③ S3 → ファイルシステム 同期(読み込み方向)
S3コンソールからlambda/test_from_s3.txtを直接アップロードし、Lambdaから時間を置かずに即座に読み込めるか確認しました。
検証詳細
S3 コンソールから lambda/ プレフィックスに test_from_s3.txt を直接アップロードします。

アップロード直後に Lambda から読み込みを実行します。
# テストイベント
{"action": "read", "filename": "test_from_s3.txt"}
S3アップロード直後に読み込みに成功しました。新規オブジェクトはファイルシステムに同期されていませんが、Lambda がreadを要求したタイミングで即座にS3バケットから取得されることを確認しました。

④ 競合発生時の挙動(lost+found)
LambdaとS3コンソールから同じファイルに同時に書き込み、競合発生時の挙動を確認しました。
検証詳細
Lambda からconflict_test.txtを書き込みます。
# テストイベント
{"action": "write_conflict"}
def write_conflict():
filepath = os.path.join(MOUNT_PATH, "conflict_test.txt")
timestamp = datetime.datetime.now(datetime.timezone.utc).isoformat()
with open(filepath, "w") as f:
f.write(f"Written from Lambda\nTimestamp: {timestamp}\n")
return {
"statusCode": 200,
"body": json.dumps({
"message": "ファイルを書き込みました。60秒以内にS3コンソールから lambda/conflict_test.txt を上書きしてください。",
}, ensure_ascii=False),
}

Lambdaが書き込んでから60秒以内に、S3コンソールから同じオブジェクトパスに別の内容を直接アップロードします。

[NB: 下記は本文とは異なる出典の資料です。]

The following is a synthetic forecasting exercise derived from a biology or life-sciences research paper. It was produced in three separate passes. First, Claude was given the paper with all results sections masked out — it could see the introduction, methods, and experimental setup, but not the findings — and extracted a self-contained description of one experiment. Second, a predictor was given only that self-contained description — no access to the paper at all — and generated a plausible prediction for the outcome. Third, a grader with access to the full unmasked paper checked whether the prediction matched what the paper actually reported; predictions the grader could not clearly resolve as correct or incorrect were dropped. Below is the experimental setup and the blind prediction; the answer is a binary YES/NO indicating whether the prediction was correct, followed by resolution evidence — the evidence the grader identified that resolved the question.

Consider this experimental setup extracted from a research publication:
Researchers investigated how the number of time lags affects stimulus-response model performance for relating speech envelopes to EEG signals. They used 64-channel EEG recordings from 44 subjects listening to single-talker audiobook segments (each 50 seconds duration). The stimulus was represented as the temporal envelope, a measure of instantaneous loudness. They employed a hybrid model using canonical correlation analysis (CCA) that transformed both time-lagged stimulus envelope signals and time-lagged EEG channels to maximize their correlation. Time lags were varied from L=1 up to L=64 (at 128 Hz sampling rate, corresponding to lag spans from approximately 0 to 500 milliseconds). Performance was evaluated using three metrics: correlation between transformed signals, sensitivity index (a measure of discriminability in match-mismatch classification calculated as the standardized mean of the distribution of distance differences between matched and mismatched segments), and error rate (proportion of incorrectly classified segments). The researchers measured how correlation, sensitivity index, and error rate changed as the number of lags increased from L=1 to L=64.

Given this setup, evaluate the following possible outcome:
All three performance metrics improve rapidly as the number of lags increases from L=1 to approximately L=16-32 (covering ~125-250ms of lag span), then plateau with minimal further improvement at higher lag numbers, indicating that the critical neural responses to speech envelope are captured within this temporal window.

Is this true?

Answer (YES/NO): NO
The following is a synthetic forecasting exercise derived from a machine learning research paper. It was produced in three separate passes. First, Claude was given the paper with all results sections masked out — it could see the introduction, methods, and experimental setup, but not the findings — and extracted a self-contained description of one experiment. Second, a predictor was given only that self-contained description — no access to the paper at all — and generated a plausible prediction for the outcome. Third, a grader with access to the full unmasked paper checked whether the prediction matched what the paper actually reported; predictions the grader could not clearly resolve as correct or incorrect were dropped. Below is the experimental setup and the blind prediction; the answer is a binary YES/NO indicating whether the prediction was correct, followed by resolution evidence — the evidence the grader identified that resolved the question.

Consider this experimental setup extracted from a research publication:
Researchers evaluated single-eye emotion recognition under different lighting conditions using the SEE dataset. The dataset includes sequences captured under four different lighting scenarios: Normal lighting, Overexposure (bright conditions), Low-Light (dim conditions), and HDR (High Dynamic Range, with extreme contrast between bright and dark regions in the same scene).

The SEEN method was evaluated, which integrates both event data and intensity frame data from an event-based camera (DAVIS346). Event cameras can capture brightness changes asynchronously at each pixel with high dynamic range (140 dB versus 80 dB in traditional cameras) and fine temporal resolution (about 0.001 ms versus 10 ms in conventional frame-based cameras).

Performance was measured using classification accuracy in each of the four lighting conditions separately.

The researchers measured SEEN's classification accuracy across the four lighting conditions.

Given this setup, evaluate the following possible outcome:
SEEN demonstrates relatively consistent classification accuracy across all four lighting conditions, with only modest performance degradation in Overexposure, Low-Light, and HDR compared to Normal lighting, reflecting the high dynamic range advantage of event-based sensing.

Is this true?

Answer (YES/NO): NO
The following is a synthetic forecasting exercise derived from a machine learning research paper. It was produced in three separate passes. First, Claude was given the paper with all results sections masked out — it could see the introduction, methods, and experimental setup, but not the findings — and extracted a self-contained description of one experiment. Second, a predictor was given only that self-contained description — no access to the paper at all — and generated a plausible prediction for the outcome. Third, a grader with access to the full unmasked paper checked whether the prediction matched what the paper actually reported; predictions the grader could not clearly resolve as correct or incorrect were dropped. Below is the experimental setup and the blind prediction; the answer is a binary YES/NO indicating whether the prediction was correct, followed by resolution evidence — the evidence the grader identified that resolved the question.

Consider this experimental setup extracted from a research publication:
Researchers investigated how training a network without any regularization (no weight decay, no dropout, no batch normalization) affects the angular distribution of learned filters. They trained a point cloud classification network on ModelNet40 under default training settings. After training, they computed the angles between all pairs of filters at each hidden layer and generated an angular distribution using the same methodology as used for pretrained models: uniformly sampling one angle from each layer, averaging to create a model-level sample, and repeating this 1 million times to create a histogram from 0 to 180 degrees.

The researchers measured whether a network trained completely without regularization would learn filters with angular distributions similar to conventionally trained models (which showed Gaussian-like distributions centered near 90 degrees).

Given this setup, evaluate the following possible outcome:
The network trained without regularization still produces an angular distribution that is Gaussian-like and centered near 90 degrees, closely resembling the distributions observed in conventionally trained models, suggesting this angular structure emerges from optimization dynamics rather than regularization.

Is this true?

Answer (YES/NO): YES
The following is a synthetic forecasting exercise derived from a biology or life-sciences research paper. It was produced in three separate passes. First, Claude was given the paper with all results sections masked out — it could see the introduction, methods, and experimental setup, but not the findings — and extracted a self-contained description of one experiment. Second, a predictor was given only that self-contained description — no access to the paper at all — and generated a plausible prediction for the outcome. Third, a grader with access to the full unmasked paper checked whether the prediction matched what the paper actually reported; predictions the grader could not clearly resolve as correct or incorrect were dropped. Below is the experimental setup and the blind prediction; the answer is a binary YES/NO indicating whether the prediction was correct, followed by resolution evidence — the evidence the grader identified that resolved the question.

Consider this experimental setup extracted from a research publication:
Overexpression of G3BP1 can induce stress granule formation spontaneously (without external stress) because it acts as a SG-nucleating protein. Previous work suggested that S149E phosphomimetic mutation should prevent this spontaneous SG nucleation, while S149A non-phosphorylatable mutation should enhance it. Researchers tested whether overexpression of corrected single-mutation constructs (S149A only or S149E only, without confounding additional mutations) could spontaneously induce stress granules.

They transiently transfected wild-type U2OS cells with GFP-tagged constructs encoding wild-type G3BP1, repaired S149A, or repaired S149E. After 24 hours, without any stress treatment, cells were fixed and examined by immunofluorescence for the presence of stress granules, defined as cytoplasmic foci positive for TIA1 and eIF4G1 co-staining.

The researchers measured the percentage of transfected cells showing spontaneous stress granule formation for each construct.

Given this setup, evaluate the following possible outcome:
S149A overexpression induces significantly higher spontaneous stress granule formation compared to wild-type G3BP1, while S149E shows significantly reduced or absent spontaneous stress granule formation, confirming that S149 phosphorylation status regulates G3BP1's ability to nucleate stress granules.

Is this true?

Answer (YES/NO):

60秒後にreadで内容を確認すると、S3コンソールからアップロードした内容が適用されており、S3が正として機能していることを確認しました。
ファイル内容がLambdaで作成したものとは異なり、
Written from S3 Console (conflict test)\\nThis file was uploaded directly to S3 to trigger a conflict.\\nUploaded at: 2026-04-08\\n\で取得できています。

また、競合が発生するとCloudWatchのLostAndFoundFilesメトリクスが「1」に増加し、Lambda 側で作成したconflict_test.txtがlost+foundディレクトリに退避されたことも確認できました。

なおlost+foundディレクトリはファイルシステムルートに作成されますが、今回のアクセスポイントが /lambda にスコープされているためLambdaからは直接参照できません。LostAndFoundFiles メトリクスで確認するのが確実です。
⑤ 連続書き込み処理
同じファイルbatch_test.txtに対して内容を変えて1秒間隔で5回書き込み(合計約 5 秒)、60秒後にS3に書き込まれたバージョン数を確認しました。
検証詳細
# テストイベント
{"action": "write_rapid", "count": 5}
def write_rapid(count):
filepath = os.path.join(MOUNT_PATH, "batch_test.txt")
for i in range(count):
ts = datetime.datetime.now(datetime.timezone.utc).isoformat()
with open(filepath, "w") as f:
f.write(f"Write #{i + 1} of {count}\nTimestamp: {ts}\n")
if i < count - 1:
time.sleep(1)
5回の書き込みが完了しました。

60秒後にS3バケットのバージョン履歴を確認すると、バージョンが 1 つしか作成されていません。

S3オブジェクトの内容は最後の書き込み内容のみ保持されていました。
Write #5 of 5
Timestamp: 2026-04-08T04:41:54.864746+00:00
このように60秒ウィンドウ内の変更は最後の1回の書き込みにまとめられることを確認しました。
最後に
今回はS3Filesの仕様を確認しつつ、Lambdaからマウントして動作を確認しました。
基本動作・競合・連続書き込み処理と、仕様として気になる挙動をひと通り検証してみましたが、細かな仕様が多いので実際のワークロードで安全に動かすためには、さらに検証が必要になってくると思います。
特に書き込みと読み込みで非対称な同期設計になっている点や、キャッシュオブジェクトサイズによってかかる料金が変わってくる点においては実際にアプリケーションに組み込む際に意識しておく必要があります。
今回は以上です。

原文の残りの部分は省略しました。